Obviously, he’s not ‘pushing back’ as much as some people would like, but to act like he’s just letting “bad ideas” run rampant is a straight-up lie.

How Should This Go?

At the heart of his conversation is safety.

Is the best course of action to just let anyone of any age transition at any time? Should we assume that there are zero mental, emotional, and physical risks with changing your gender? And should impressionable teenagers be able to make this life-altering decision?

The concerns were based on a scientific study,  not opinion.

It doesn’t mean that Joe Rogan, or even Shrier, hate transgender people.

Sure–he, and I, and millions of others have room to absorb more education on the subject. So why aren’t people encouraging dialogue instead of vilification?
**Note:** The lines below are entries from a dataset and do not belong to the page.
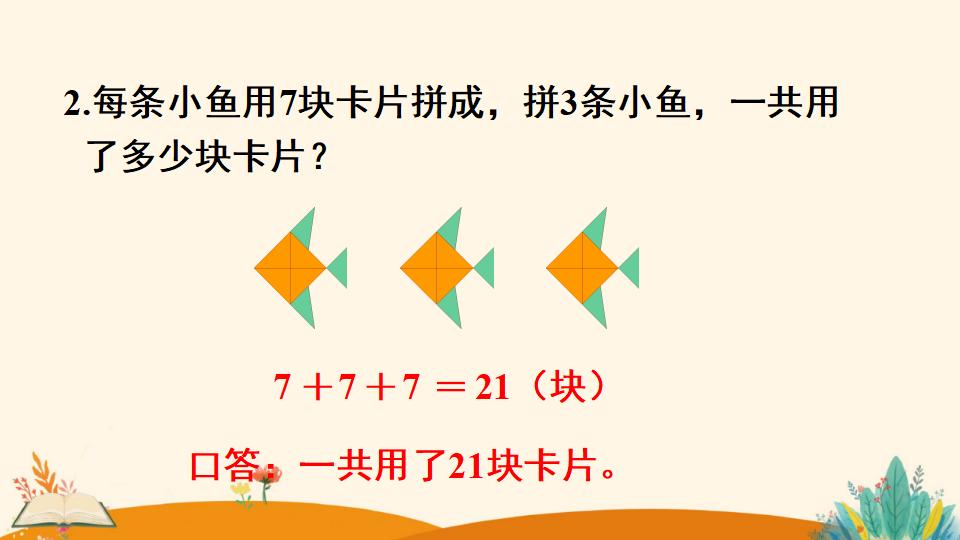 2.每条小鱼用7块卡片拼成，拼3条小鱼，一共用了多少块卡片？

$7+7+7=21$（块）

口答：一共用了21块卡片。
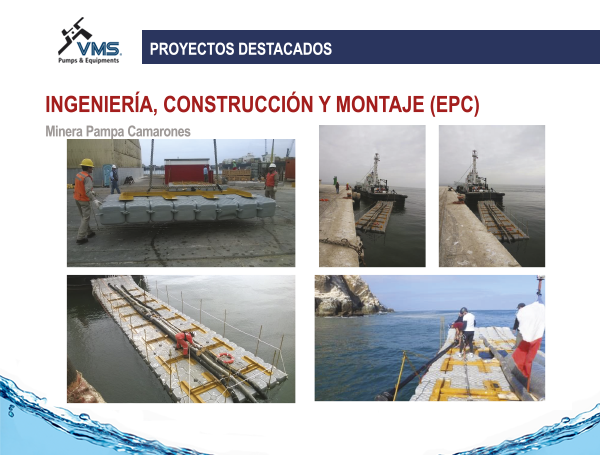 VMS
Pumps & Equipments

PROYECTOS DESTACADOS

INGENIERÍA, CONSTRUCCIÓN Y MONTAJE (EPC)

Minera Pampa Camarones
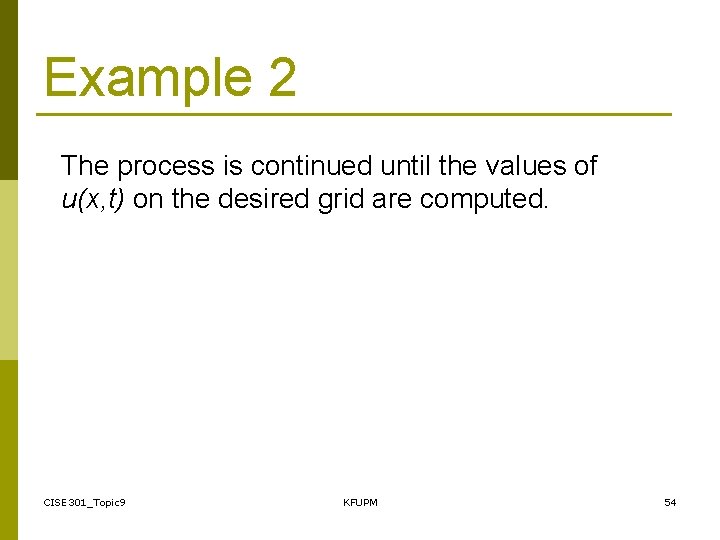 Example 2

The process is continued until the values of $u(x,t)$ on the desired grid are computed.

CISE301_Topic9 KFUPM 54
Vice could help to create a push to have a transgender speaker appear on Joe Rogan’s huge platform. That way, his audience could learn along with him. At some point, we need to realize that creating conversations is more important than creating enemies.

But that article probably wouldn’t get the desired ‘click’ totals. Vice is a business before they’re a moral guidepost.

And sometimes ‘allies’ aren’t aligning with the causes you think.


Disclaimer: The opinions expressed in this article do not necessarily reflect the views of CCN.com.